Di questo sono testimoni la teologia della speranza e la teologia della liberazione, che non sono episodi culturali, ma presenze necessarie nel vivere dei cristiani.
Uomo e cosmo
Se ricordiamo la Contra gentiles di s. Tommaso nei capitoli 15-19 del terzo libro, noi comprendiamo che il destino della pienezza riguarda non solo l’uomo, ma tutte le creature e l’intero cosmo: «conseguire Dio ognuno nella propria maniera». Lasciamo nell’enigma il tema dei “cieli nuovi” e della “terra nuova” (2Pt 3,13), ma teniamo di conto la bellezza della comunanza del desiderio e della promessa che riguarda tutte le creature. L’antico cuore della chiesa ha sentito questo quando nell’Exultet, dopo gli angeli, per prima viene invitata alla gioia non la chiesa ma «la terra inondata da così grande splendore». Ora si adempie la promessa di Gen 8,21-22 e l’arco delle saette degli dèi è stato trasformato nell’iride dell’alleanza di Dio con ogni “carne” (Gen 9, 11-17). Questa promessa raggiunge la verità del compimento nel corpo risorto di Gesù. In lui l’intera materia e l’intera basar-carne diventano glorificate. E questo ha il suo acme nel mistero dell’ascensione, che porta la materia e l’universo nel cuore stesso di Dio mediante il corpo dell’Agnello immolato e risorto che sale nel fastigio della gloria.
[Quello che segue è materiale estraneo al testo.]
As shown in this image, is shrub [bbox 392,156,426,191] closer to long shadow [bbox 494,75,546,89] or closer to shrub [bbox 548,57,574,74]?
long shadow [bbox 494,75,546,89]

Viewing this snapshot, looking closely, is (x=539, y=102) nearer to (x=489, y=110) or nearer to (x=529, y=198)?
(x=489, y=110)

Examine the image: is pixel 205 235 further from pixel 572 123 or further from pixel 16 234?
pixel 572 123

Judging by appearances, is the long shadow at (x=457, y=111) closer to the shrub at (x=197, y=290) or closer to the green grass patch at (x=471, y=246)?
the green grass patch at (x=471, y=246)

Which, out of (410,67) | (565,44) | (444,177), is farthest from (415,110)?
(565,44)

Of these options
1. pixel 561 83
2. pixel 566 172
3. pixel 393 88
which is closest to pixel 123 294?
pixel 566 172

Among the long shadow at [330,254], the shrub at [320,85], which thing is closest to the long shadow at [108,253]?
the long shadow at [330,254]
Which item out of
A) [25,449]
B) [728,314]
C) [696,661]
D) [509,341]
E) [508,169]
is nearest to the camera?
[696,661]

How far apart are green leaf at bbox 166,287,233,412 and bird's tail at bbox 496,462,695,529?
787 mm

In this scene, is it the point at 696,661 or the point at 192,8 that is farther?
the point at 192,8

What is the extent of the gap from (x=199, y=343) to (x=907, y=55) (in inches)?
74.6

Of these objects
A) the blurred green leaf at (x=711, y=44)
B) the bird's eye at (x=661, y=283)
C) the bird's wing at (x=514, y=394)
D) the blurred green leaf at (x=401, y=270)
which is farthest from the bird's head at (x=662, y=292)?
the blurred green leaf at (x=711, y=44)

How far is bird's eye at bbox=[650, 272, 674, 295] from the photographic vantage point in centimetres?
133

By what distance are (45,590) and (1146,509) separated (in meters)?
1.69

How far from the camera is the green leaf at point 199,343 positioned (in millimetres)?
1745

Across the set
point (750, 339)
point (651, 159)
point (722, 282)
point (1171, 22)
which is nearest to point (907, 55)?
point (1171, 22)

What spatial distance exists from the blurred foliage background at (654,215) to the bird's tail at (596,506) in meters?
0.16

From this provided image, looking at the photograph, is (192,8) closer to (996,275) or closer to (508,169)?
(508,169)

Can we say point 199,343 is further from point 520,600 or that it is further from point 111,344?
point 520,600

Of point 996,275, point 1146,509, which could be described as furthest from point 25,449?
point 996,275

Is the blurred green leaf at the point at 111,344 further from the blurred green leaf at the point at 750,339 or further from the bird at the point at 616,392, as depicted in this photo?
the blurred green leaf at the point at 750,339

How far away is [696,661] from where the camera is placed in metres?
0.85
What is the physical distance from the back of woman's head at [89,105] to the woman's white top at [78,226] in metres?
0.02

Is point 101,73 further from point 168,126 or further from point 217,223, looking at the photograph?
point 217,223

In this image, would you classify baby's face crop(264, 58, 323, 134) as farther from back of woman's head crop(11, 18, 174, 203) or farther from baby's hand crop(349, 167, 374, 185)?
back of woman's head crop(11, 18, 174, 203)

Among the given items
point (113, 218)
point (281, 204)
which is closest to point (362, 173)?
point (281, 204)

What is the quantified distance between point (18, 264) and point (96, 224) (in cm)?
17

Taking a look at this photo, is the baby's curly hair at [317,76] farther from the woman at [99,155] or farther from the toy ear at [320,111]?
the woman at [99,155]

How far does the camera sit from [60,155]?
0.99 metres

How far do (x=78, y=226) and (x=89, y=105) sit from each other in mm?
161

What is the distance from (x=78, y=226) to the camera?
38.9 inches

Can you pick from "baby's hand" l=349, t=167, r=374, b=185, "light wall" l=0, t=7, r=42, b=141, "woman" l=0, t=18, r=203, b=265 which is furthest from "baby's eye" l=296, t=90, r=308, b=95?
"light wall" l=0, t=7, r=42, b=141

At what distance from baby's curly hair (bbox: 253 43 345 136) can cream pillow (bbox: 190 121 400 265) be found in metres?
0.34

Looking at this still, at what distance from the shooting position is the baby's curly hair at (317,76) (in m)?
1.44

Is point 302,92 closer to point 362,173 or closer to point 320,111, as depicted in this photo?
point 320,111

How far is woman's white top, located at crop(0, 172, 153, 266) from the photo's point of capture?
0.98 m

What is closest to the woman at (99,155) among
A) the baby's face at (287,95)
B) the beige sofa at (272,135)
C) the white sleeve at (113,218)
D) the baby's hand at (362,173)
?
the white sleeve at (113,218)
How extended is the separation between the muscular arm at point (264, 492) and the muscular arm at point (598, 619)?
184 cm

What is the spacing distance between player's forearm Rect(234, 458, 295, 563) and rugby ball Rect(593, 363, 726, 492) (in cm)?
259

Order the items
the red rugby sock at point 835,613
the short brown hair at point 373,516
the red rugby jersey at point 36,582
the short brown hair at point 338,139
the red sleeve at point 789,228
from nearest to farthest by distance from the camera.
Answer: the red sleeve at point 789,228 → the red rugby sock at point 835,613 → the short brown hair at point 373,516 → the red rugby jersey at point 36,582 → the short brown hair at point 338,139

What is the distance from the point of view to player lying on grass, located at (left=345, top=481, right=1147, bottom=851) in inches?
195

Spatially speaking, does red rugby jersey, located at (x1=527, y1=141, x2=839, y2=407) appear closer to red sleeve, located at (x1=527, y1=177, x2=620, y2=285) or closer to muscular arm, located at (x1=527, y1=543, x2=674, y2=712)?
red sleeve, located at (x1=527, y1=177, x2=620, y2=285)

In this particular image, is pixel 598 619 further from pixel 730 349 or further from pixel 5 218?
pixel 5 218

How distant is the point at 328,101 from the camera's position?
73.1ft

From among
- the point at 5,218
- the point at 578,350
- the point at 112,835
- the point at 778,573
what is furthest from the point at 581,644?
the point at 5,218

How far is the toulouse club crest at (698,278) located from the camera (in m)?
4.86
Nasce un nuovo modo di procedere, quello di un cuore largo come la spiaggia del mare che accoglie ogni onda e ogni relitto. In esso l’operosità di carità di una fede ricca di speranza vive la feconda intesa insieme a tutte le creature, in ogni nuova via verso la verità (GS 44).
La fede sente sorelle e sodali le scienze e la cultura creativa umana. La coscienza della risurrezione intride il quotidiano e porta motivazione ad una tecnica che chiede una risposta di senso. E anche se non la chiede – ma ce l’ha dentro di sé! – noi la portiamo e la doniamo, non come colonizzazione delle scienze, ma come offerta fraterna di un servizio di gioia.